Los celos.
- “Lo siento, Bruce Wayne, hoy tengo trabajo, como acompañante de un atractivo millonario, actor, y no puedo llamarte, te llamó mañana, te envió la foto de los atractiva que voy, para que esta noche sueñes conmigo.”- escribió la descarada modelo, ante la maldita costumbre que tenía ese hombre de no responderle nunca, si no era para hablar de cosas de Roy, Mia, y Hanna, ese maldito Batman, ni la contactaba.
Le había enviado la foto que se había hecho frente al espejo, donde su traje rojo, de seda ajustado, sin asillas junto a su pelo rubio suelto y ondulado, con los labios rojos y voluptuosos, y el especial maquillaje de los ojos, que los hacían más grandes y expresivos, hacían creer que, la misma Marilyn Monroe, había regresado a la vida.
Bea esperaba que su plan diera resultado que, durante la noche, ese hombre la llamara, la primera llamada que él le hiciera por sólo saber de ella tenía que saber si su Batman, era celoso, aunque debido a la resistencia que estaba teniendo últimamente hacia la rubia, comenzaba a dudarlo, y era una pena porque, cada día, Bea, se enamoraba, y se obsesionaba más de ese Batman, nunca, ningún hombre se le había resistido tanto, como lo hacía Fletcher Gordon, y eso la volvía loca.
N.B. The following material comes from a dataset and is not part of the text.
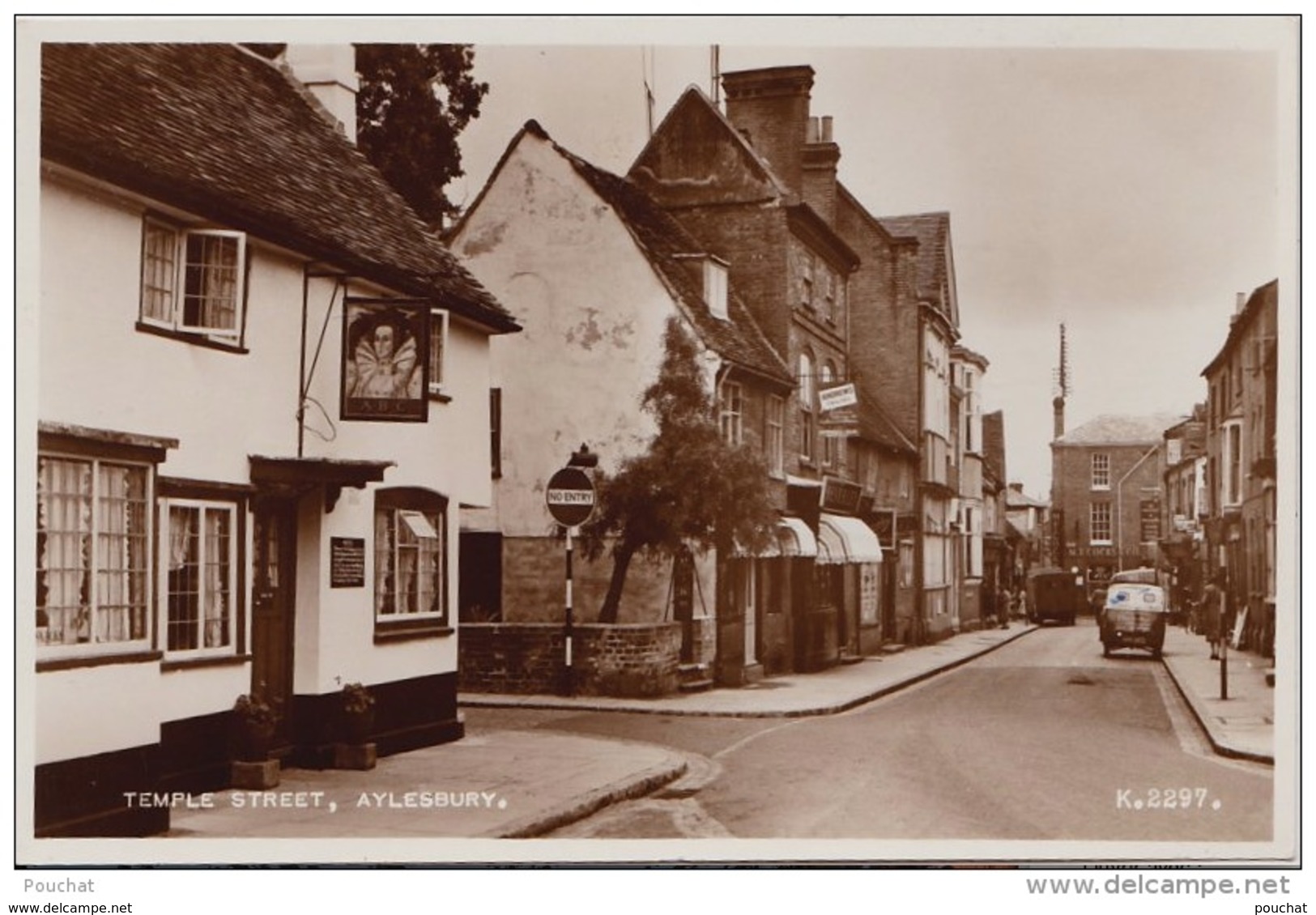 G26 TEMPLE STREET   , AYLESBURY - (2 SCANS) - Buckinghamshire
Pero como ella le había dicho a Ailan, la segunda heredera Miller Beatriz:
- “Sólo es cuestión de tiempo, y si mis cálculos no fallan, más pronto de lo que mi Batman cree, caerá en mis brazos. Catwoman, a mi lado, es una niñata vestida de negro, con cola y orejas de gato.”- dijo la segura rubia, y justo por eso, estaba tentado su suerte.
Esa noche para evitar la llamada de la bruja acosadora, el asistente aprovecho su día libre para hacer algo de ejercicio, así que, tras correr veinte kilómetros, regreso a su apartamento, tras ducharse, y vestirse informal, con una camisa básica y un vaquero, cogió su móvil, para revisar el correo, y ver si la bruja tentadora lo había llamado.
No había llamada, pero si diversos mensajes. Al abrirlos no podía creer lo que estaba leyendo, en el primero que leyó, esa maldita mujer le decía que iba a trabajar de acompañante, para otro hombre, sabía que no era algo sexual, él ya conocía los trabajos de la bruja acosadora, pero por alguna razón, no le gusto que saliera a divertirse con otro hombre, aunque sólo fuera trabajo.
Los otros mensajes eran fotos, en la primera se veía a la bruja más tentadora y seductora que nunca, con un vestido que para el asistente debía de estar como mínimo censurado, porque provocaba alteraciones en el ritmo cardiaco, sobre todo si lo llevaba una mujer que, ya en sí, aunque llevara puesto saco de arpillera, era un peligro para el autocontrol de la raza masculina de este mundo.
Pero la segunda foto era peor, en ella se veía, como un tractivo actor muy reconocido, mientras cogía a la bruja de la cintura, posando los dos sonriente ante la cámara, en un gran salón que el asistente reconoció enseguida, por ser unos de los salones de eventos más famoso de la cadena de hoteles Miller, en Londres.